Jak urządzić kuchnię na poddaszu.

   

    W zasadzie dzisiejszy post powinien być kolejną częścią ogólnego opisu remontu, ale pomyślałam, że lepiej przepleść te posty. Tutaj skupię się na samej kuchni. Nie da się dosłownie doradzić jak urządzić kuchnię na poddaszu. Każde poddasze jest inne. Inne skosy, inne wysokości. Ale opiszę Wam co i jak wybrałam do mojej. Całe mieszkanie jest raczej nienowoczesne. Za to kuchnia... To inny temat.

Trudna kuchnia - weźmy architekta!


Od początku zanim kupiliśmy mieszkanie wiedzieliśmy, że będzie to trudny temat. Ponieważ mamy bardzo niskie poddasze zdecydowaliśmy się je skrócić i wybudować ściankę. Był pomysł zatrudnienia architekta. Ja tego do końca nie chciałam, bo byłam pewna, że damy rade. Ale powiedzmy, że rozsądek miał wygrać :) Na szczęście wszystkie "ciekawsze" biura oraz moja najzdolniejsza koleżanka Agnieszka (która jest architektem) były zajęte. Miały bardzo długie terminy oczekiwania. A ja przecież nie mogłam już czekać!






Skoro dziecko zasnęło i obserwuje go na kamerce napiszę dla Was post.
Tak więc sama Agnieszka powiedziała mi: "Magda po co Wam architekt? Przecież Wy dobrze wiecie co chcecie i zrobicie to dobrze!" No i utwierdziła mnie w moim przekonaniu. Na początek meble, kolory, Pinterest, magia wszystkich kuchni. Wybrać czarne? Nieeee szare! Zawsze chciałam szare! Ale te z Pinteresta najpiękniejsze są drewniane! Zrobią nam w Polsce taką drewnianą kuchnie? Oh! I koniecznie betonowe blaty! FUCK... No dobra rozeznam się.

Telefon w rękę i dzwonimy. "Betonowe blaty? Oczywiście robimy. Tak to będzie ok 1500 za samo wniesienie blatu na górę"... Hm dziękuje. Przemyślę temat. I zaczęła się walka Pinterest kontra rzeczywistość. Ile ja spędziłam godzin na stronach szukając firm od kuchni. Już koleżanka mi poleciła. Zdecydowaliśmy. Jejku ile gość każe czekać. Wciąż nas zbywa... Szukamy od nowa kogoś od kuchni. Co? 17 tysięcy za same szafki bez blatu? Ojej to podziękujemy.

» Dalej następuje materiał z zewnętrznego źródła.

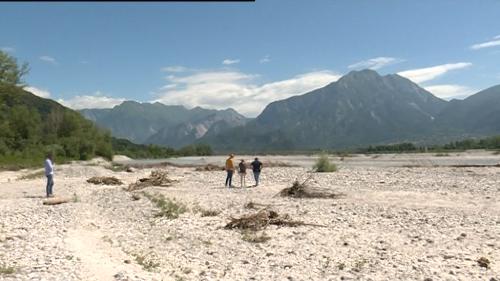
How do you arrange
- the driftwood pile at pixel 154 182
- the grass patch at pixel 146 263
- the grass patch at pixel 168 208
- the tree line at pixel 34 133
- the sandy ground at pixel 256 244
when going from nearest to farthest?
1. the sandy ground at pixel 256 244
2. the grass patch at pixel 146 263
3. the grass patch at pixel 168 208
4. the driftwood pile at pixel 154 182
5. the tree line at pixel 34 133

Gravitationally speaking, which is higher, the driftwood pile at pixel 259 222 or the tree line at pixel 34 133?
the tree line at pixel 34 133

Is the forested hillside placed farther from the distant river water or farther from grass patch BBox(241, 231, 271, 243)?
grass patch BBox(241, 231, 271, 243)

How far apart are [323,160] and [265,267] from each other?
37.7 m

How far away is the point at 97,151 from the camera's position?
330 ft

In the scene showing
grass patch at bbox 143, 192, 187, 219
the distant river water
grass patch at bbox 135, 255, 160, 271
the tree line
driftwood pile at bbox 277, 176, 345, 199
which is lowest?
grass patch at bbox 135, 255, 160, 271

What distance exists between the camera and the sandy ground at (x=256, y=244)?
11484 mm

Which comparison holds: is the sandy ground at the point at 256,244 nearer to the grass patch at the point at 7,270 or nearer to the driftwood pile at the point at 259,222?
the grass patch at the point at 7,270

I tak to mniej więcej wyglądało. Totalny chaos. Codzienna zmiana zdania. Co półminutowa zmiana zdania! Ale ostatecznie zdecydowaliśmy. Wspólnie tak żeby każdy był zadowolony!

Dobra koniec wybierania, musimy podjąć decyzje!


Zdecydowaliśmy się na biała klasyczną kuchnie, fronty w lakierze matowym. Szafki miały być klick-klack (jakkolwiek się to pisze). Ale ja potrzebowałam charakteru. Chciałam coś "z Pinteresta" haha. Znalazłam cudowne mosiężne uchwyty od Superfront, które miały identyczny kolor jak nasze lampy i wieszaki od House Doctor.



Czyli pozostała kwestia blatu, który też miał być i betonowy i drewniany i kwarcowy... Wybraliśmy spieki kwarcowe. Miały być początkowo szare, ale jak zobaczyłam czarny mat to obydwoje wiedzieliśmy że to ten! Czarny dodał uroku. Do tego czarny zlew z całą czarną baterią. Czarne sprzęty. Nie jest łatwo znaleźć całe czarne sprzęty bez srebrnych dodatków. Ale nie chcieliśmy żadnego srebra skoro już mieliśmy złoto. Udało się.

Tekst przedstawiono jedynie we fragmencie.